En conclusion, cet article, bien que basé sur des données « anciennes » dans le contexte du DSQ, est très intéressant, notamment pour sa première partie, et vient renforcer l’observation que la liste du DSQ seule n’est absolument pas un substitut à une histoire médicamenteuse complète avec le patient. Je souligne également le dernier article dont j’ai parlé sur le sujet qui montrait bien que les profils de pharmacie communautaire n’étaient pas d’une fiabilité extraordinaire eux non plus.

Comparaison du DSQ et du profil de pharmacie communautaire à l’histoire médicamenteuse

Cet article publié dans le dernier numéro du Pharmactuel vient s’ajouter aux quelques publications décrivant la qualité des données obtenues à l’aide du DSQ pour la prescription des médicaments à l’urgence. L’article a été réalisé par une équipe de l’Hôpital Charles-Le Moyne et des données de cette étude avaient été présentées sous forme d’affiche à l’Événement des pharmaciens 2017. L’objectif était de comparer les listes de médicaments obtenues à l’aide du DSQ, du profil de pharmacie communautaire et de l’entrevue avec le patient dans une optique de prescription à l’urgence.

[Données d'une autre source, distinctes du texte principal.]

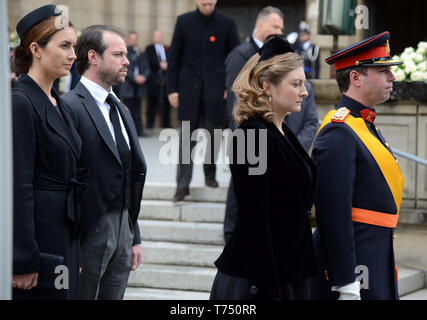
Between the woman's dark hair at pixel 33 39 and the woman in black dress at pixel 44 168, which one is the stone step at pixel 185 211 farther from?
the woman's dark hair at pixel 33 39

Après une pré-validation de grilles de collecte, des étudiants en pharmacie ont collecté le profil DSQ et le profil de pharmacie communautaire, en plus de réaliser une histoire médicamenteuse avec le patient, pour tous les patients observés ou admis à l’urgence de l’hôpital, en excluant les patients de psychiatrie, les patients confus ou dont l’état ne permettait pas la participation, ceux provenant d’un CHSLD, ceux dont les documents requis pour l’étude ne pouvaient être obtenus, et ceux ne prenant aucun médicament.

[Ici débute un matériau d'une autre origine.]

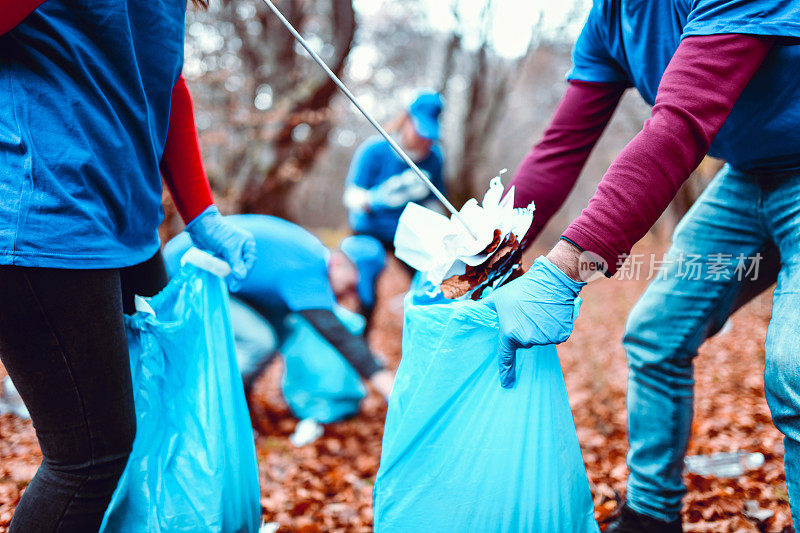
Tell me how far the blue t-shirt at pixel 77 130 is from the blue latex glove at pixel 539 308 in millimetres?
819

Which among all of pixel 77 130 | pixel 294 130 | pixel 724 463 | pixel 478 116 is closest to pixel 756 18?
pixel 77 130

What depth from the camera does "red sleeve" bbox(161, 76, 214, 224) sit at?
149 cm

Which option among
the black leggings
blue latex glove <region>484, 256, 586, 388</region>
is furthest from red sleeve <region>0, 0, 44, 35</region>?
blue latex glove <region>484, 256, 586, 388</region>

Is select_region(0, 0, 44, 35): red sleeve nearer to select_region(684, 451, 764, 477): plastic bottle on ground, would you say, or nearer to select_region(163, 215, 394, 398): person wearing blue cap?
select_region(163, 215, 394, 398): person wearing blue cap

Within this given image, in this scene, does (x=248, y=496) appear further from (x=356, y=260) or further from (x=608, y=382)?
(x=608, y=382)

Les divergences identifiées entre chaque document et l’histoire ont été collectées et classifiées en catégories de sévérité selon une grille établie dans une étude européenne. Cette grille comportait des critères comme le type de médicament affecté par une divergence et le type de divergence (omission, mauvaise dose).

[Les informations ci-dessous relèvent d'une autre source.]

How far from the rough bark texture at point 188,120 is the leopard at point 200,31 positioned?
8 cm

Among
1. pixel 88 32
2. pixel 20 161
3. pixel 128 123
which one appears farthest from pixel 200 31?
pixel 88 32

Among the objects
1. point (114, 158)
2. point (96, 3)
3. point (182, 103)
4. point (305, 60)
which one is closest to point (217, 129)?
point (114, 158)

379 patients ont été évalués et 129 ont été exclus, pour 250 patients inclus. 20 patients (8%) n’avaient aucune divergence entre les différentes modalités; un seul n’avait aucune divergence entre le DSQ et l’histoire alors que 27 (10,8%) n’avaient aucune divergence entre le profil et l’histoire.

1010 divergences ont été identifiées sur le DSQ comparativement à 714 sur le profil de pharmacie communautaire. Cependant, 28,7% des divergences du DSQ étaient des duplications, considérées par les chercheurs comme peu significatives. En excluant celles-ci, le nombre de divergences étaient de 720 sur le DSQ et 657 au profil, une différence non significative (p = 0,09). Il n’y avait pas de différences significatives entre le DSQ et le profil par rapport au nombre de divergences de dose, de prise PRN/régulière, de dose non précisée et de prise en vente libre. Signe que tout n’est pas négatif avec le DSQ, celui-ci présentait moins de mauvaises fréquences, de médicaments prescrits mais non pris, et de médicaments PRN non renouvelés. Les chercheurs soulignent cependant que les médicaments avec mauvaise fréquence au profil étaient souvent manquants au DSQ, car l’ordonnance avec la bonne fréquence était en attente à la pharmacie communautaire.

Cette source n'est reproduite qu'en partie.